Late August Brims With Wolf News

The Biden Administration is defending the Trump Administration’s decision to declare gray wolves in the Lower 48 recovered and delist them, but federal wildlife officials are also warning that recent moves by some state legislatures “are concerning.”

A NORTHEAST OREGON WOLF STOPS ON A UMATILLA NATIONAL FOREST ROAD IN JUNE 2020. (ODFW)

The removal of the species from Endangered Species Act protections in early January has been the subject of a lawsuit by a group of environmental organizations, some of which had asked if not expected the incoming Democratic administration to reverse it.

But a recent 59-page motion for summary judgment filed by attorneys for the U.S. Fish and Wildlife Service makes it clear the feds believe that the 6,600 wolves in the Northwest, Northern Rockies, California, Colorado and Great Lakes states are part of a contiguous population that stretches into Canada and Alaska.

USFWS attorneys conclude that because wolves “in the lower 48 States were neither a separate protectable ‘species’ nor, based on the scientific evidence, threatened or endangered within the meaning of the ESA,” their removal from the Endangered Species Act list in the western two-thirds of Washington and Oregon and elsewhere should be upheld by a federal judge in Northern California.

But the Associated Press also reports that wolf hunting rules passed by conservative Montana and Idaho lawmakers have caught the attention of USFWS.

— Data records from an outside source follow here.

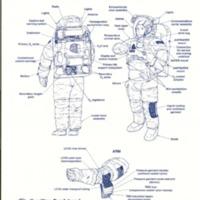 https://win-dev.lib.fit.edu/omeka/dropbox/ScottFrisch/Shuttle_Publications/Shuttle-Extravehicular-Mobility-Unit.pdf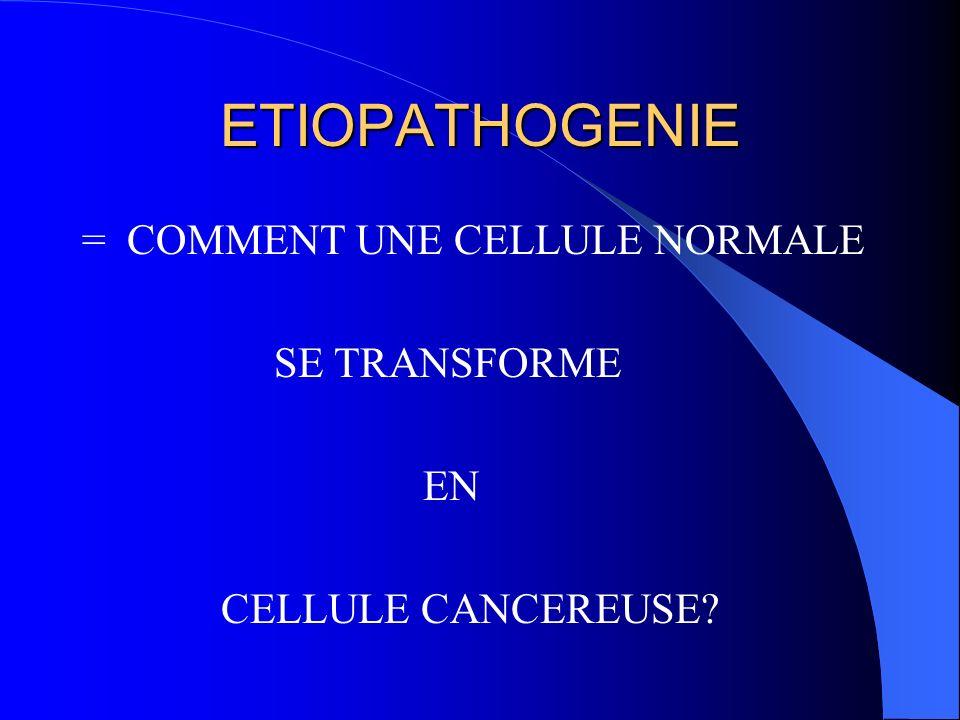 CANCER DU COL: MIG 1997-2000 Gestité Parité 1 2 3-4 >4 NP Total% 0200022 1030033 2-3035088 >40014445 NP42 Total2664442100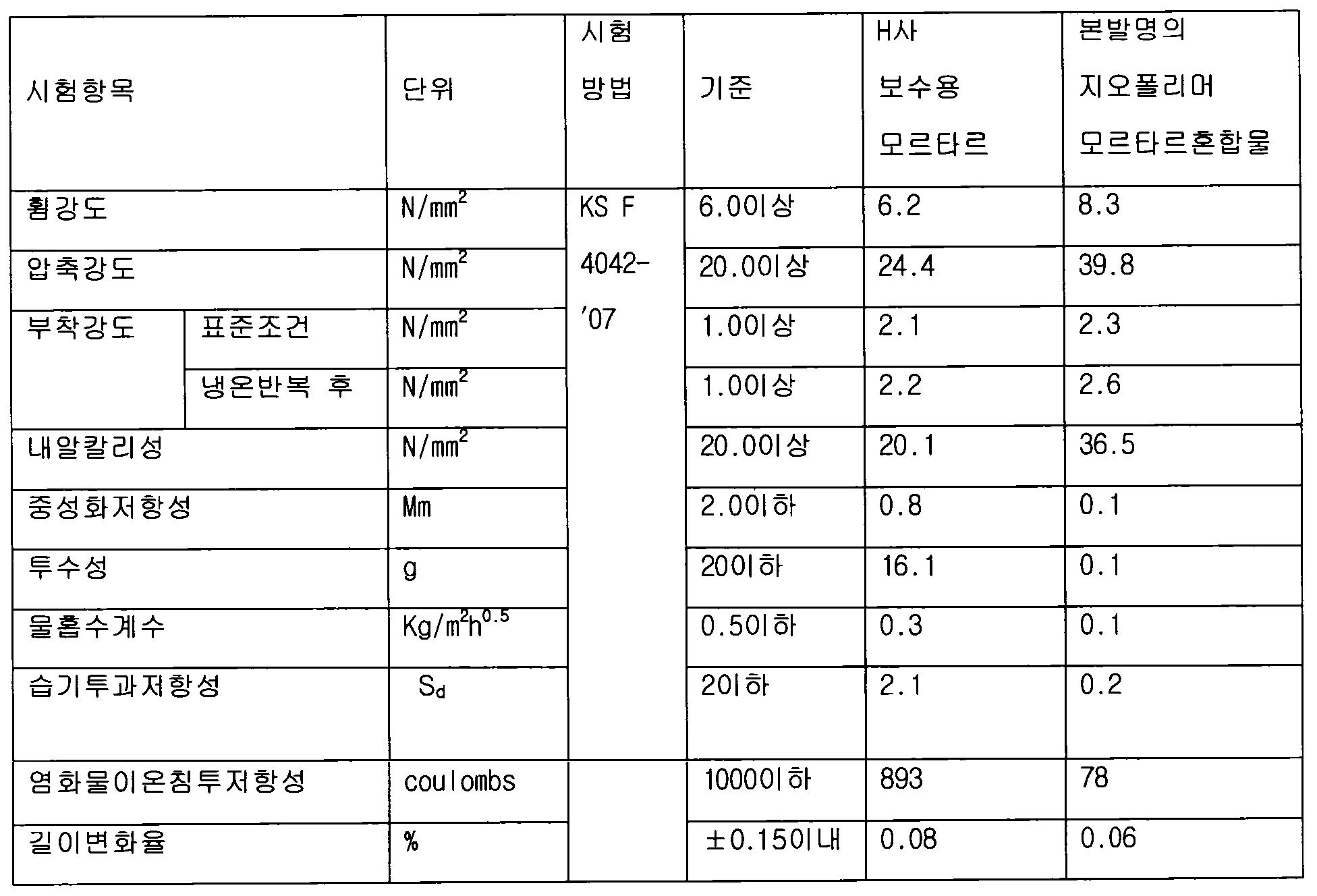 Figure 112011503540115-pat00007
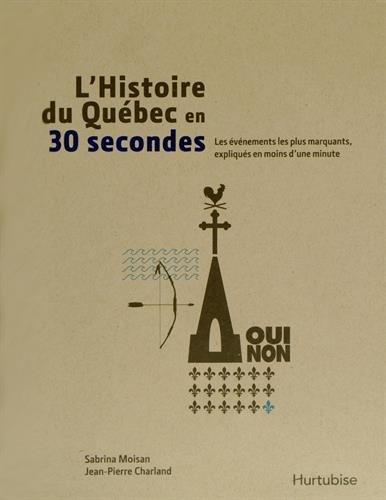 L'histoire du Québec en 30 secondes : Les événements les plus marquants, expliqués en moins d'une minute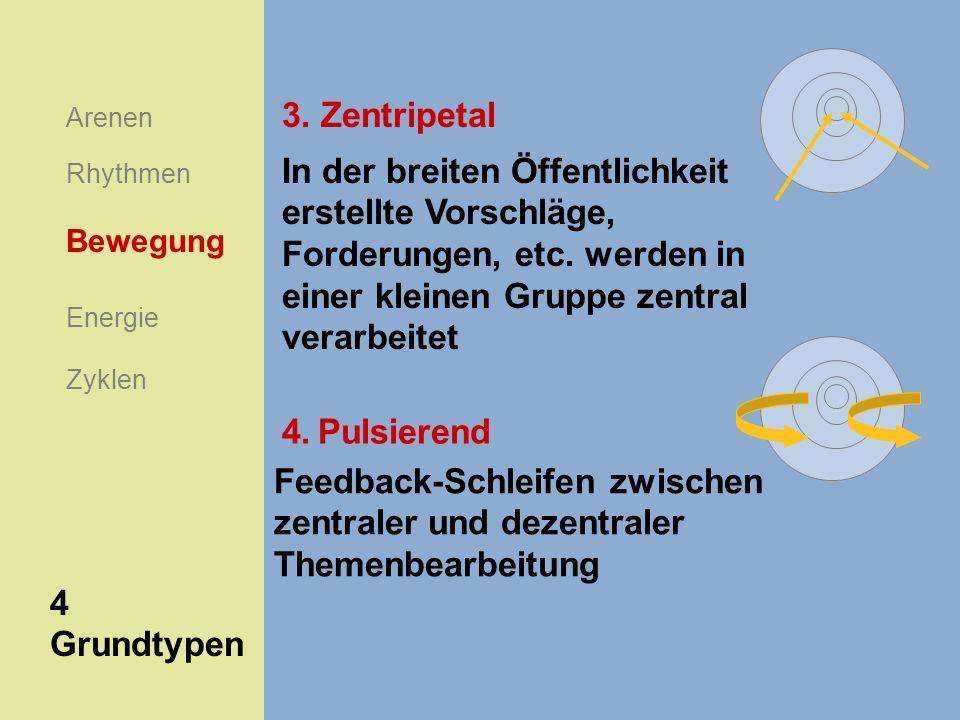 Arenen Rhythmen Energie Bewegung Zyklen 4 Grundtypen In der breiten Öffentlichkeit erstellte Vorschläge, Forderungen, etc. werden in einer kleinen Gru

“Certainly some of the things we’re seeing are concerning,” Gary Frazer, head of the agency’s ecological services division, told reporters Matthew Brown and John Flesher.

This morning, a split Montana game commission voted 3-2 to adopt a slate of wolf hunting and trapping regulations following legislators’ passage of new laws earlier this year.

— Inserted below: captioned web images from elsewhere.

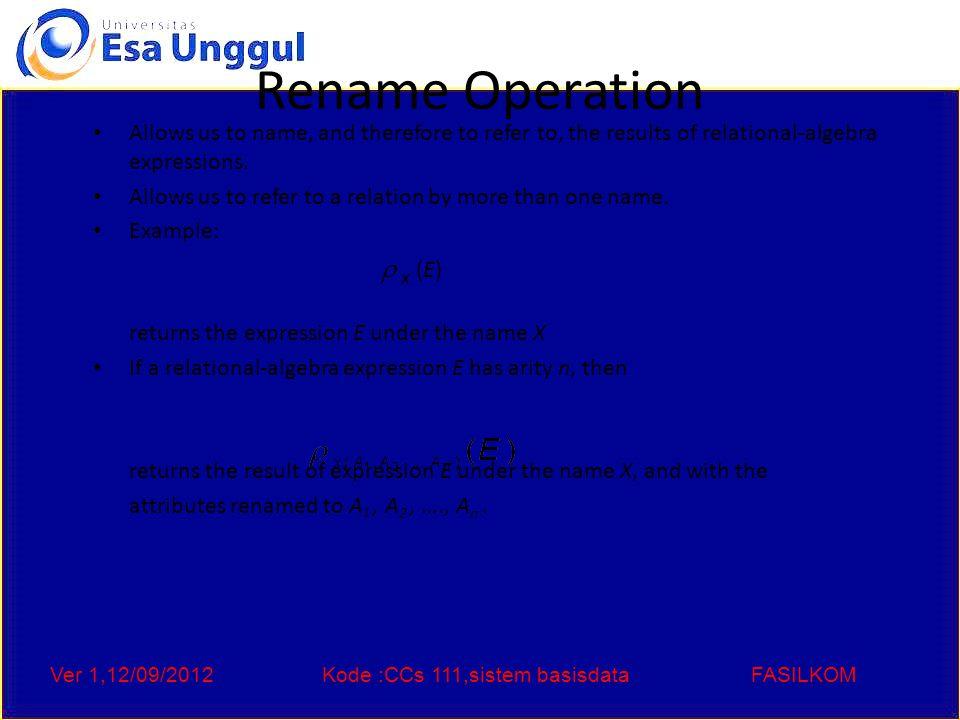 Ver 1,12/09/2012Kode :CCs 111,sistem basisdataFASILKOM Composition of Operations Can build expressions using multiple operations Example:  A=C (r x s) r x s  A=C (r x s) AB  1111222211112222 CD  10 20 10 20 10 E aabbaabbaabbaabb ABCDE  122122  20 aabaab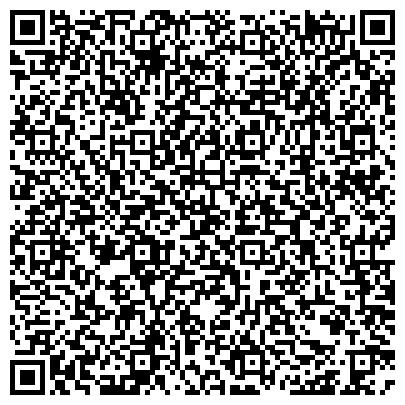 QR-код с контактной информацией организации PelleShop Сумки из натуральной кожи, пошив на заказ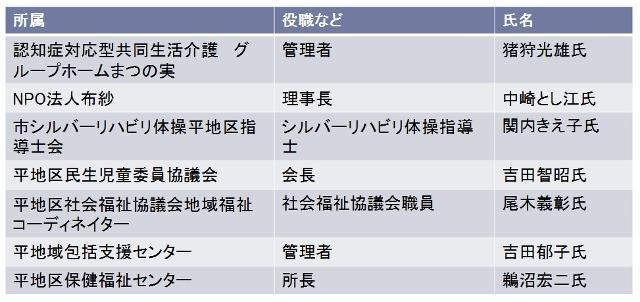 平中地域ケア会議委員2 (640x302)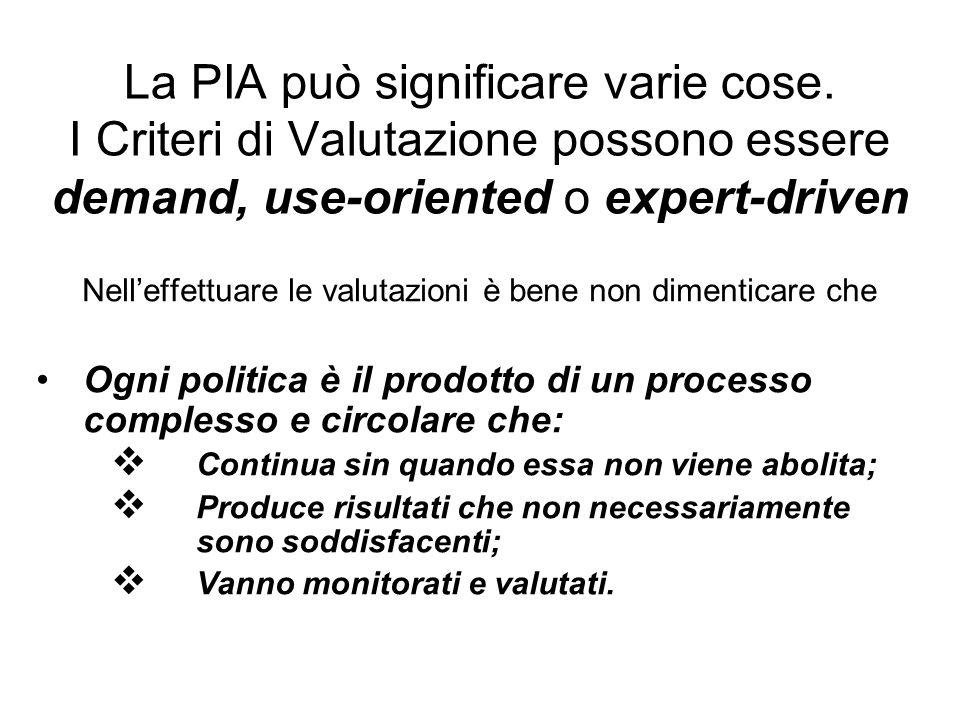 La PIA può significare varie cose. I Criteri di Valutazione possono essere demand, use-oriented o expert-driven Nelleffettuare le valutazioni è bene n
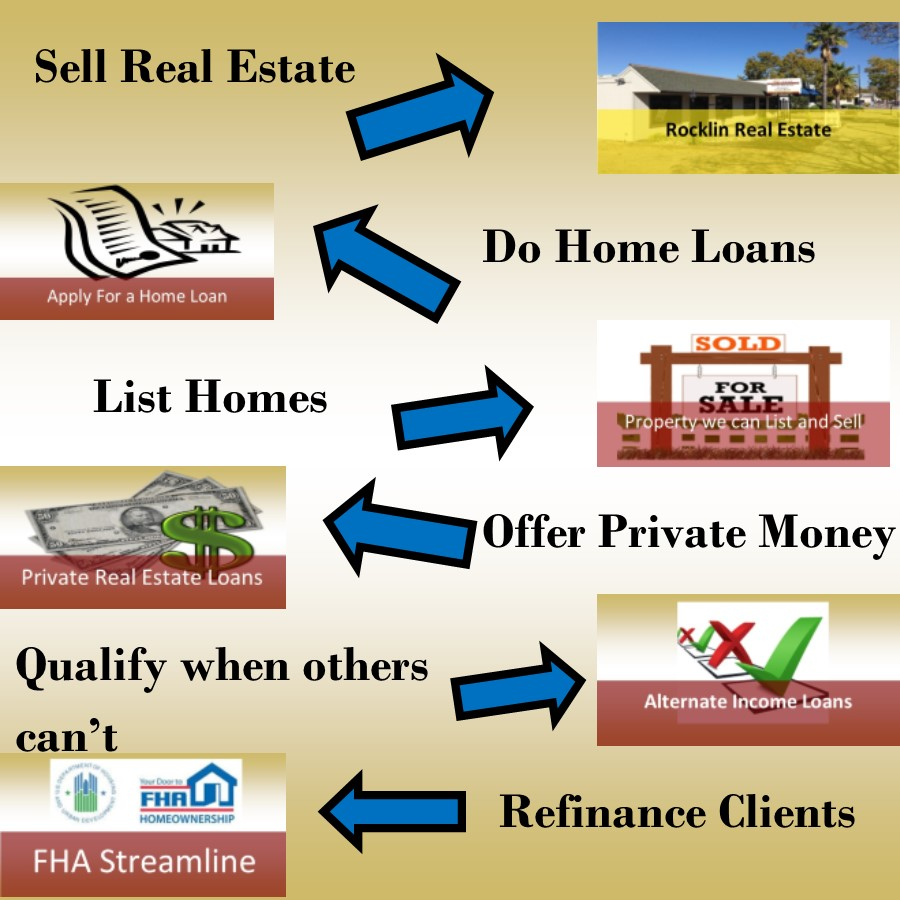 Real Estate Agents And Loan Officers For Hire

Environmental groups earlier this week petitioned Secretary of the Interior Deb Haaland “to initiate a formal examination of new threats to wolves in the Northern Rockies states of Montana.”

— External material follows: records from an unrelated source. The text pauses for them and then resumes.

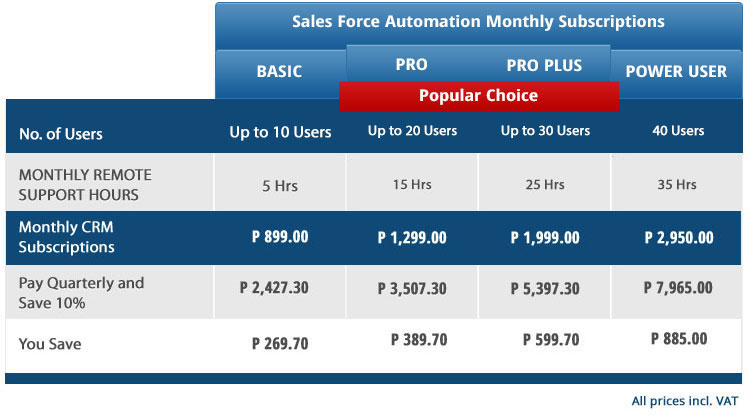 Weblogic CRM Sales force automation pricing BWP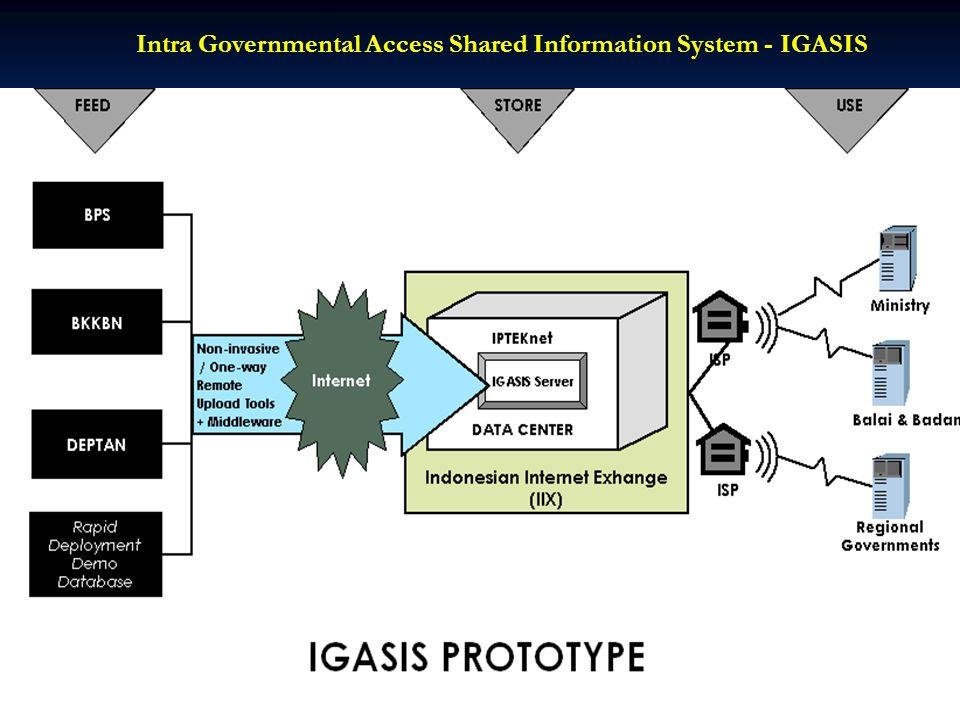 Approach Organizational Structure National e-Procurement Portal CoordinatorGovernmentOperatorFacilitator Super System Administrator National eProcurem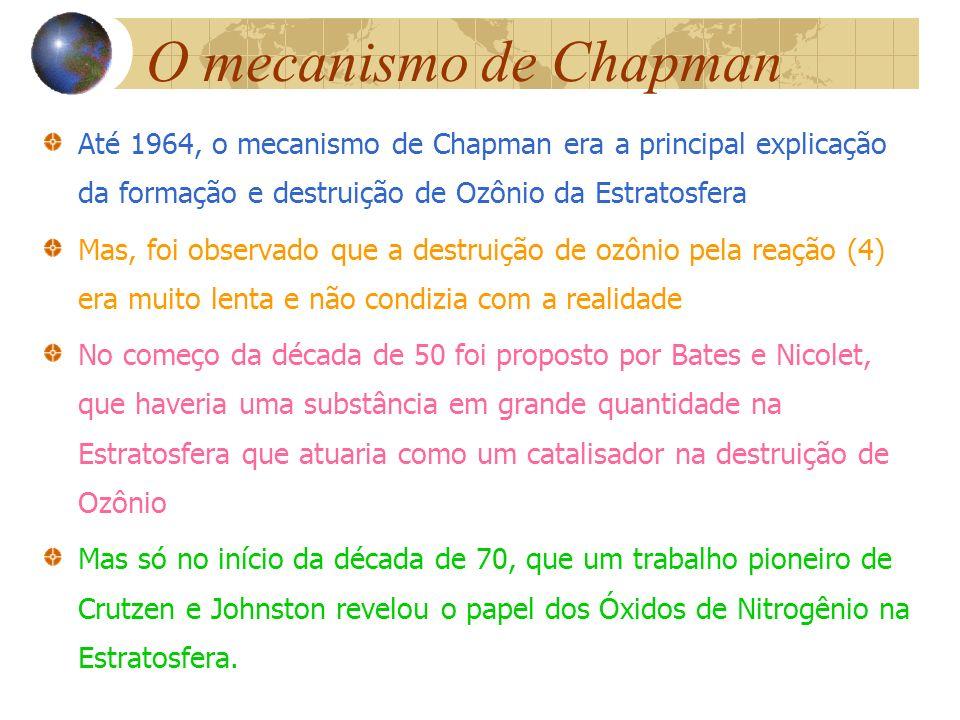 O mecanismo de Chapman Até 1964, o mecanismo de Chapman era a principal explicação da formação e destruição de Ozônio da Estratosfera.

An Outdoor Life article Tuesday by Andrew McKean outlines some of the new ways wolves can now be killed in the Northern Rockies states, including using night vision equipment, and with bait and snares.

One organization is also paying hunters and trappers as much as $1,000 a wolf killed, the story states.

The efforts draw mixed reactions, with many supportive and others worried it will lead backwards.

“I don’t think we’re in danger of re-listing wolves,” Nick Gevock, formerly with the Montana Wildlife Federation, told McKean. “You have to show harm to the species to justify re-listing. But is the possibility there? Absolutely. The American people have spent millions of dollars to recover this species. Now Montana and Idaho want to pay contractors to shoot them from the air. It harkens back to that eradication mentality that could be justification that the species is in imminent harm.”

Even with wolves delisted, hunting is not allowed in Washington and Oregon, but this week state managers authorized the removals of more animals in response to chronic livestock attacks.

This morning, WDFW Director Kelly Susewind greenlighted taking out one to two members of the Togo Pack “in response to repeated depredations of cattle on public and private grazing lands in Ferry County.”

The herds of three producers have been affected, with four attacks in the past 30 days injuring three calves and killing one, despite the use of proactive and responsive deterrence methods.

It’s the first lethal take authorization issued since Governor Inslee last September told the Fish and Wildlife Commission to come up with new rules for handling wolf-cattle conflicts.

And earlier this week, ODFW granted three ranchers permits to kill up to three wolves in the Lookout Mountain Pack of far eastern Oregon after continued livestock depredations following the removal of two juveniles.